→ **Passage provided**:
The Immoral Economy and Donald Trump’s Tax Returns

The Immoral Economy and Donald Trump’s Tax Returns October 7, 2016

By Rev. Jennifer Butler, CEO of Faith in Public Life

 

a katz / Shutterstock.com
a katz / Shutterstock.com

In response to public outcry over his newly revealed tax return, Trump responded that it was a smart move on his part to take advantage of a tax benefit for real estate investors that allowed him to write off twenty years in taxes, paying himself a handsome salary while stiffing his workers.

Our faith traditions teach us that this is not a smart move: it is a sinful move born of a broken economic system that too often fails to make the well-being of people its top priority.

Americans do not think about economies or tax policies as moral issue but they are. Both the prophets and Jesus consistently critiqued practices that disadvantaged the poor. The Year of Jubilee in Leviticus was a set of laws that addressed growing inequality among God’s people. The prophet of Isaiah warned his people: “Woe to those who enact evil statutes… so as to deprive the needy of justice and rob the poor of my people of their right (Isaiah 10:1-2).” Jesus echoed Isaiah when he said had come to bring good news to the poor, freedom to the oppressed and proclaim the year of the Jubilee (Luke 4).

Contrary to biblical teaching, free-market advocates argue that the economy is not a moral space, but one that relies on a free and fair market. Placing moral limits on the economy, they argue, would hinder this flourishing.

But the information revealed in Trump’s tax returns shows that the idea that the economy is governed by a free or amoral market is clearly naïve. Our economy is governed by unfair laws that benefit a few while harming many.

Consider how Trump’s actions affect the rest of society. Loopholes in our tax code allow wealthy business owners to deduct net operating losses (NOLs) against other income to lower their taxes rewarding them for failed investments.   While we might all perhaps love this benefit, it doesn’t apply equally to all Americans.  If I were to risk investing my savings in a small business that failed, I wouldn’t get a tax write off, I’d suffer the consequences of a failed venture.

→ **Records supplied**:
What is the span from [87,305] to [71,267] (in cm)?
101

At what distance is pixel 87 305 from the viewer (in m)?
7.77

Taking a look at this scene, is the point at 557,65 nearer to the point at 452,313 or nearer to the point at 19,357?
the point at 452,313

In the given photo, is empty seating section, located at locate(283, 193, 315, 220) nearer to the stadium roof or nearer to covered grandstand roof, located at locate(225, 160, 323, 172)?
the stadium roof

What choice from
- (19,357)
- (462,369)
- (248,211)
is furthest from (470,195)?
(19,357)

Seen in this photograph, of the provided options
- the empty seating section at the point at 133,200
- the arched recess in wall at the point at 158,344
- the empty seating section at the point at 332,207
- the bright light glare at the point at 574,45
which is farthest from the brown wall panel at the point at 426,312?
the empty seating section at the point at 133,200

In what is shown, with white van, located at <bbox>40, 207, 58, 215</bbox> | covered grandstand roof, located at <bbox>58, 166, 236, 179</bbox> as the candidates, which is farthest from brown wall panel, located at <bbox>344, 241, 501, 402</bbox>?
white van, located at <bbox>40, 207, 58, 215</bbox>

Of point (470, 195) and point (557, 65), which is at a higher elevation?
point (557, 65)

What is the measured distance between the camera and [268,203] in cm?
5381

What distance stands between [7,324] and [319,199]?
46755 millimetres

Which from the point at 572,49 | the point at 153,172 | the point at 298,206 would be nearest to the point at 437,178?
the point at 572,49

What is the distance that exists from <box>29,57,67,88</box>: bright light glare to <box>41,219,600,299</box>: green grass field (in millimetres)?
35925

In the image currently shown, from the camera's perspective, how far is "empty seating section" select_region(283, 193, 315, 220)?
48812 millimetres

→ **Task**: Rewrite the piece on Trump's tax returns from "Our faith traditions" up to and including "Jubilee (Luke 4).", changing "Jubilee" to "Sabbatical".

→ **Solution**:
Our faith traditions teach us that this is not a smart move: it is a sinful move born of a broken economic system that too often fails to make the well-being of people its top priority.

Americans do not think about economies or tax policies as moral issue but they are. Both the prophets and Jesus consistently critiqued practices that disadvantaged the poor. The Year of Sabbatical in Leviticus was a set of laws that addressed growing inequality among God’s people. The prophet of Isaiah warned his people: “Woe to those who enact evil statutes… so as to deprive the needy of justice and rob the poor of my people of their right (Isaiah 10:1-2).” Jesus echoed Isaiah when he said had come to bring good news to the poor, freedom to the oppressed and proclaim the year of the Sabbatical (Luke 4).